AMYLYX PHARMACEUTICALS INC (AMLX)
Sector: Health Care
2026 Annual Meeting Analysis
AMYLYX PHARMACEUTICALS INC · Meeting: June 4, 2026
Directors FOR
2
Directors AGAINST
0
Say on Pay
FOR
Auditor
FOR
Director Elections
Election of Class II Directors
Dr. Milne has served since 2015 and the 3-year TSR trigger does not apply because AMLX's 3-year return (-44.4%) is only 3.9 percentage points below the peer group median (-48.3%), well within the 20-point threshold required to trigger a vote against; he brings deep pharmaceutical industry experience and no overboarding, independence, attendance, or other disqualifying flags are present.
Mr. Fonteyne has served since March 2021 and the 3-year TSR trigger does not apply given AMLX outperforms its peer group median by 3.9 percentage points over three years; he has relevant life sciences executive experience, all board and committee meetings attendance requirements are met, and no overboarding, independence, or other disqualifying flags are present.
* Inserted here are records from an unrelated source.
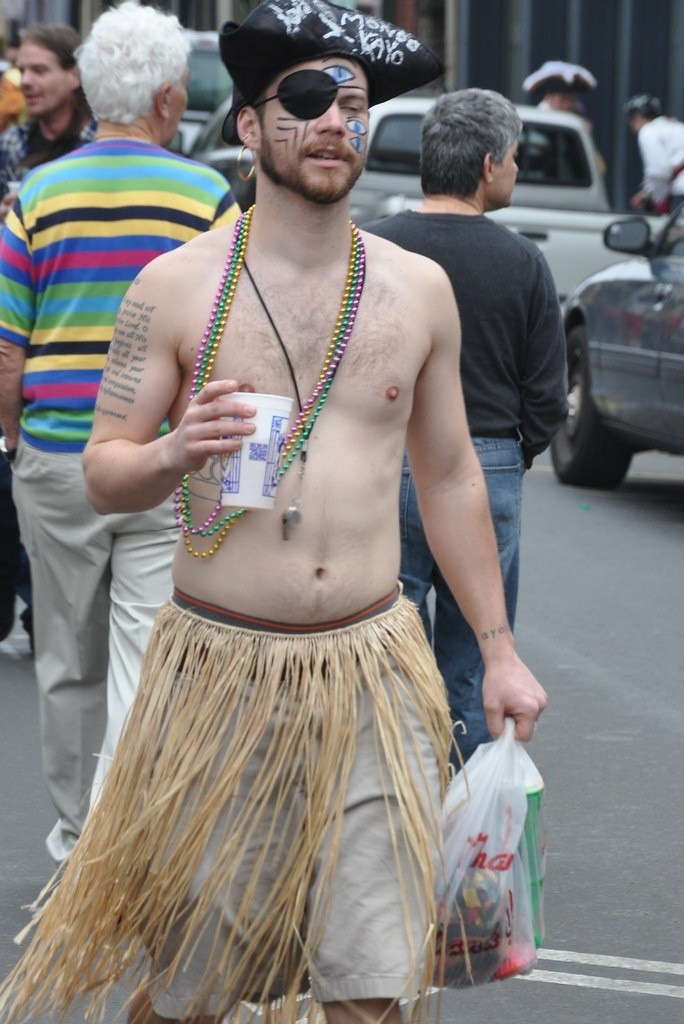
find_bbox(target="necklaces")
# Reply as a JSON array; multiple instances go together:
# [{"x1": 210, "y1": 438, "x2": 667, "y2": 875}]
[{"x1": 174, "y1": 204, "x2": 367, "y2": 560}]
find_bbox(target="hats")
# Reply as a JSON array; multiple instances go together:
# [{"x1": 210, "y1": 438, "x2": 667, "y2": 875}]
[{"x1": 219, "y1": 1, "x2": 447, "y2": 146}]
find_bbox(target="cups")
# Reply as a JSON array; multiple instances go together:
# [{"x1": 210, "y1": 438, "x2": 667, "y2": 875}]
[{"x1": 217, "y1": 391, "x2": 296, "y2": 506}]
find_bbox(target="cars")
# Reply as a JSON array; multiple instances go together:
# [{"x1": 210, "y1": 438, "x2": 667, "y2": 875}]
[{"x1": 551, "y1": 199, "x2": 683, "y2": 492}]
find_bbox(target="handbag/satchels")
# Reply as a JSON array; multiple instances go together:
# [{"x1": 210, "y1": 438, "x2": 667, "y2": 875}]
[{"x1": 421, "y1": 714, "x2": 548, "y2": 990}]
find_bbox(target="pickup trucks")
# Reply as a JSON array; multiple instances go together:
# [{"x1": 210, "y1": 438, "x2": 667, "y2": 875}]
[{"x1": 347, "y1": 98, "x2": 673, "y2": 308}]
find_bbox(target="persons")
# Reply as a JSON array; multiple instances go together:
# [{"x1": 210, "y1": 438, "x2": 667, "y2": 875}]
[
  {"x1": 0, "y1": 0, "x2": 550, "y2": 1023},
  {"x1": 1, "y1": 23, "x2": 101, "y2": 660},
  {"x1": 0, "y1": 32, "x2": 32, "y2": 135},
  {"x1": 1, "y1": 0, "x2": 243, "y2": 886},
  {"x1": 352, "y1": 84, "x2": 572, "y2": 778},
  {"x1": 624, "y1": 92, "x2": 684, "y2": 216},
  {"x1": 535, "y1": 85, "x2": 587, "y2": 118}
]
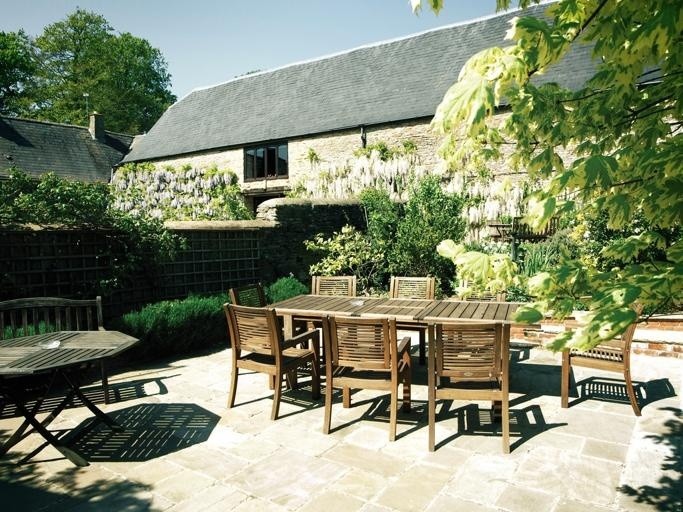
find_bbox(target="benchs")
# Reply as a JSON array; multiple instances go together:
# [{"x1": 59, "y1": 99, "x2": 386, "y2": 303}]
[{"x1": 0, "y1": 295, "x2": 110, "y2": 405}]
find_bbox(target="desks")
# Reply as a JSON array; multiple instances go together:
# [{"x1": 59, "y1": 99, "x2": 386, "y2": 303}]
[{"x1": 0, "y1": 329, "x2": 141, "y2": 468}]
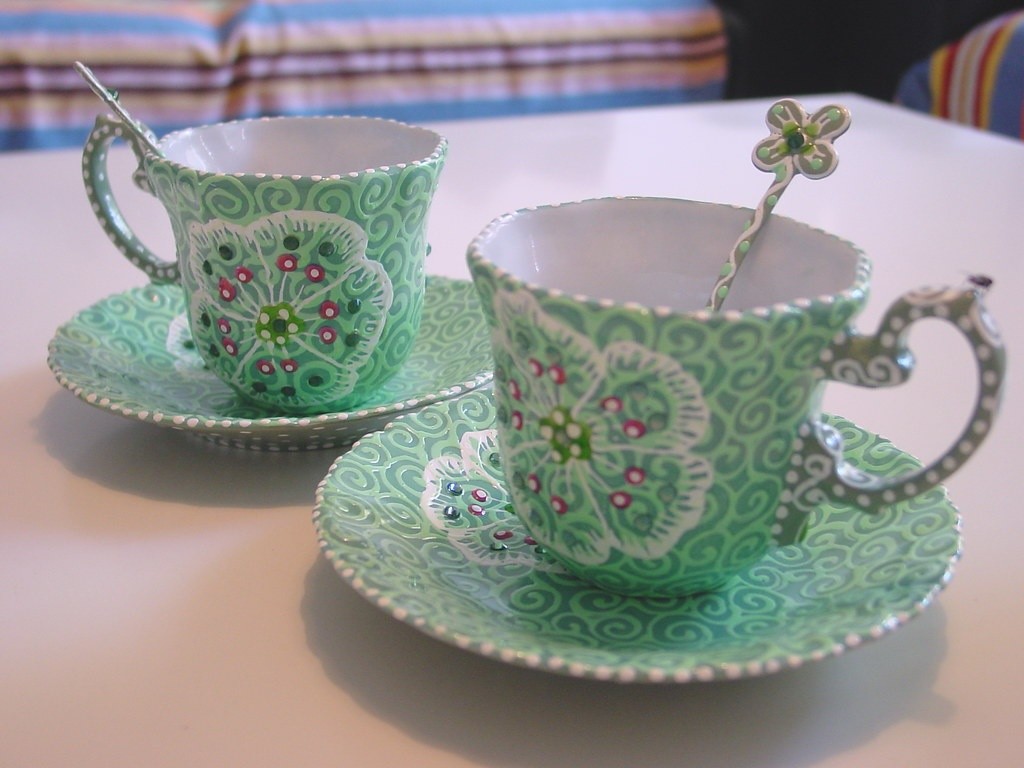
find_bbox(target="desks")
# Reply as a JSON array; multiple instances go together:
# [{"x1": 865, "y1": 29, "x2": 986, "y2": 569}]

Both Class II director nominees pass all policy screens. The primary TSR concern — AMLX's negative 3-year absolute return of -44.4% — is evaluated against the company's disclosed peer group (14 small-cap biotech peers), where the peer median 3-year return is -48.3%, meaning AMLX actually outperformed its peers by 3.9 percentage points, well below the 20-point underperformance threshold needed to trigger a vote against. All directors attended at least 75% of meetings, no overboarding issues exist, and both nominees have strong relevant qualifications.
Say on Pay
✓ FORCEO
Justin Klee
Total Comp
$2,719,807
Prior Support
58%%
The prior year Say on Pay vote received only approximately 58% support — below the 70% threshold that triggers a heightened review — and the policy requires a vote against if the company made no visible changes. However, Amylyx did make meaningful structural changes in response: it froze all executive base salaries at 2024 levels, introduced performance-based stock awards (tied to specific avexitide clinical and regulatory milestones) for the first time, enhanced compensation disclosure, and added a formal peer group to the proxy. The CEO's total compensation of $2,719,807 is reasonable for a biotech co-CEO at a ~$1.9 billion market-cap company, pay mix includes meaningful variable components (bonus paid at 106.5% of target based on verified corporate goal achievement, plus equity with multi-year vesting and performance conditions), and the company maintains a proper clawback policy; taken together, the company has made sufficient and visible good-faith improvements in response to last year's shareholder feedback to warrant a FOR vote this year.
Auditor Ratification
✓ FORAuditor
Deloitte & Touche LLP
Tenure
6 yrs
Audit Fees
$862,500
Non-Audit Fees
$0
Deloitte has audited Amylyx since 2020 (approximately 6 years), well below the 25-year tenure threshold that would raise independence concerns; in fiscal year 2025, the company paid $862,500 in audit fees and zero in non-audit fees, meaning the non-audit fee ratio is 0% — far below the 50% threshold that would trigger a vote against; Deloitte is a Big 4 firm appropriate for a company of Amylyx's size and complexity.
Overall Assessment
The 2026 Amylyx annual meeting ballot contains three standard proposals — director elections, auditor ratification, and Say on Pay — all of which receive a FOR vote determination under the policy. The most important judgment call is Say on Pay, where last year's low 58% shareholder support triggered enhanced scrutiny, but the company responded with meaningful compensation reforms (frozen salaries, new performance-based equity awards, improved disclosure, and peer group transparency) sufficient to support approval this year.